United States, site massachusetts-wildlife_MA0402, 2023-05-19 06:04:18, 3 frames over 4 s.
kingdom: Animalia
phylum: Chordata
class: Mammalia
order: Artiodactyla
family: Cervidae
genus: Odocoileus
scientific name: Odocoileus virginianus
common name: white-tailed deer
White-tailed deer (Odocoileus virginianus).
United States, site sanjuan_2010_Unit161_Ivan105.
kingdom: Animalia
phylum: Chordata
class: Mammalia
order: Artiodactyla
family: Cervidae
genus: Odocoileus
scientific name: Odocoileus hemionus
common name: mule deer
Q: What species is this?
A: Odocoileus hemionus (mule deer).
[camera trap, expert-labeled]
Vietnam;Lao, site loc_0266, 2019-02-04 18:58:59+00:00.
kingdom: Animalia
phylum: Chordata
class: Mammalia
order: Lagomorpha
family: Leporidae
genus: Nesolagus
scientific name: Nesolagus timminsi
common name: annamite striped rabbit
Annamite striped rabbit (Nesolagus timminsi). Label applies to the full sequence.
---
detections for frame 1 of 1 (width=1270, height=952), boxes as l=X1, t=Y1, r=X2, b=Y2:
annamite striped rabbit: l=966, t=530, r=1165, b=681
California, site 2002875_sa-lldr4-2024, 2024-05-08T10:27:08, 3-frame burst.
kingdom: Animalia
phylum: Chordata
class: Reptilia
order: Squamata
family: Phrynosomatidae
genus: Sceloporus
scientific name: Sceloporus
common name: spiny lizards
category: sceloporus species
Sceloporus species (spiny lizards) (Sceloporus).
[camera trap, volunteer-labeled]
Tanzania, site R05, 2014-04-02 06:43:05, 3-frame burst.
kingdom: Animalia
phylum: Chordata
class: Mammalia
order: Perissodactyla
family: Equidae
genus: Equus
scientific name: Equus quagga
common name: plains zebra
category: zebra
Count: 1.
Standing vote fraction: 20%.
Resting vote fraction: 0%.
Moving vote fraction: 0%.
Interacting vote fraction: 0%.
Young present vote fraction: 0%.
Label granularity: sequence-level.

• • •

Assigned task: Taking the lines above, repeat exactly those from the line that contains "category: sceloporus species" through the line that contains "genus: Equus", and both of those lines as well. Include nothing else.

Exercise answer:
category: sceloporus species
Sceloporus species (spiny lizards) (Sceloporus).
[camera trap, volunteer-labeled]
Tanzania, site R05, 2014-04-02 06:43:05, 3-frame burst.
kingdom: Animalia
phylum: Chordata
class: Mammalia
order: Perissodactyla
family: Equidae
genus: Equus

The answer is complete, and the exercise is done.